### PROBLEM REQUIREMENTS
Please rewrite the part of the lines below that opens with the line containing "At what distance from the observer" and runs through the last line as a Markdown table with two columns, Row and Line. Include both ends and leave out blank lines.

▬▬▬▬▬▬

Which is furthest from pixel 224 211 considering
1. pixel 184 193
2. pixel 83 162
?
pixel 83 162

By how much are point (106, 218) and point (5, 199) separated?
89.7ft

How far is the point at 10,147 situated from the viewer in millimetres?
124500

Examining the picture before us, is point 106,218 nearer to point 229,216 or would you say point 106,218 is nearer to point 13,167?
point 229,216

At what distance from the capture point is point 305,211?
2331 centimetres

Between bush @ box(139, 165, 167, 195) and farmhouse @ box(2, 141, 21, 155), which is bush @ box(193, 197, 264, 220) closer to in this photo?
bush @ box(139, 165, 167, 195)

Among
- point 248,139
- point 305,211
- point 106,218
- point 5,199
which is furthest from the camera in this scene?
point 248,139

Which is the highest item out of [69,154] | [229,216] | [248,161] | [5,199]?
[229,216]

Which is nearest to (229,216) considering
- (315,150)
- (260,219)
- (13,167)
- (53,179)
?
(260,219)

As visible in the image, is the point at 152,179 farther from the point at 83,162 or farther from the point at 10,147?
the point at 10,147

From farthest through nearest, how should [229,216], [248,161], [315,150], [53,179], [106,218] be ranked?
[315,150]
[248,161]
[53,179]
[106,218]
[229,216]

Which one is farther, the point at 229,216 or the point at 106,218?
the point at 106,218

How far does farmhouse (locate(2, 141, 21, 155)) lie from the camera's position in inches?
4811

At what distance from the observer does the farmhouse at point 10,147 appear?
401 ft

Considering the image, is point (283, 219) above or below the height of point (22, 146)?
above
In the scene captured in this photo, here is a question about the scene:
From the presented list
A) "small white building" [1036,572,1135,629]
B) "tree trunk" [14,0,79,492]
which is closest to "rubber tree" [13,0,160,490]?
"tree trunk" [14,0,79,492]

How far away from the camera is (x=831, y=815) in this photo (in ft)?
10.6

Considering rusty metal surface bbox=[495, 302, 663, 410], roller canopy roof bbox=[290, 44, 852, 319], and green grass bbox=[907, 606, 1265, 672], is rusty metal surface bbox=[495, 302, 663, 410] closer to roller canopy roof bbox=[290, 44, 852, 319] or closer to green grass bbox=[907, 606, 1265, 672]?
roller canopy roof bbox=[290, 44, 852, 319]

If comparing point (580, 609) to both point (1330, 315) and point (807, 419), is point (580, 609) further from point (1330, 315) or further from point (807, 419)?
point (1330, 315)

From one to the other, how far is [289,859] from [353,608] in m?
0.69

▬▬▬▬▬▬

### SOLUTION FOR THIS EXERCISE
| Row | Line |
|---|---|
| 1 | At what distance from the observer does the farmhouse at point 10,147 appear? |
| 2 | 401 ft |
| 3 | Considering the image, is point (283, 219) above or below the height of point (22, 146)? |
| 4 | above |
| 5 | In the scene captured in this photo, here is a question about the scene: |
| 6 | From the presented list |
| 7 | A) "small white building" [1036,572,1135,629] |
| 8 | B) "tree trunk" [14,0,79,492] |
| 9 | which is closest to "rubber tree" [13,0,160,490]? |
| 10 | "tree trunk" [14,0,79,492] |
| 11 | How far away from the camera is (x=831, y=815) in this photo (in ft)? |
| 12 | 10.6 |
| 13 | Considering rusty metal surface bbox=[495, 302, 663, 410], roller canopy roof bbox=[290, 44, 852, 319], and green grass bbox=[907, 606, 1265, 672], is rusty metal surface bbox=[495, 302, 663, 410] closer to roller canopy roof bbox=[290, 44, 852, 319] or closer to green grass bbox=[907, 606, 1265, 672]? |
| 14 | roller canopy roof bbox=[290, 44, 852, 319] |
| 15 | If comparing point (580, 609) to both point (1330, 315) and point (807, 419), is point (580, 609) further from point (1330, 315) or further from point (807, 419)? |
| 16 | point (1330, 315) |
| 17 | From one to the other, how far is [289,859] from [353,608] in m? |
| 18 | 0.69 |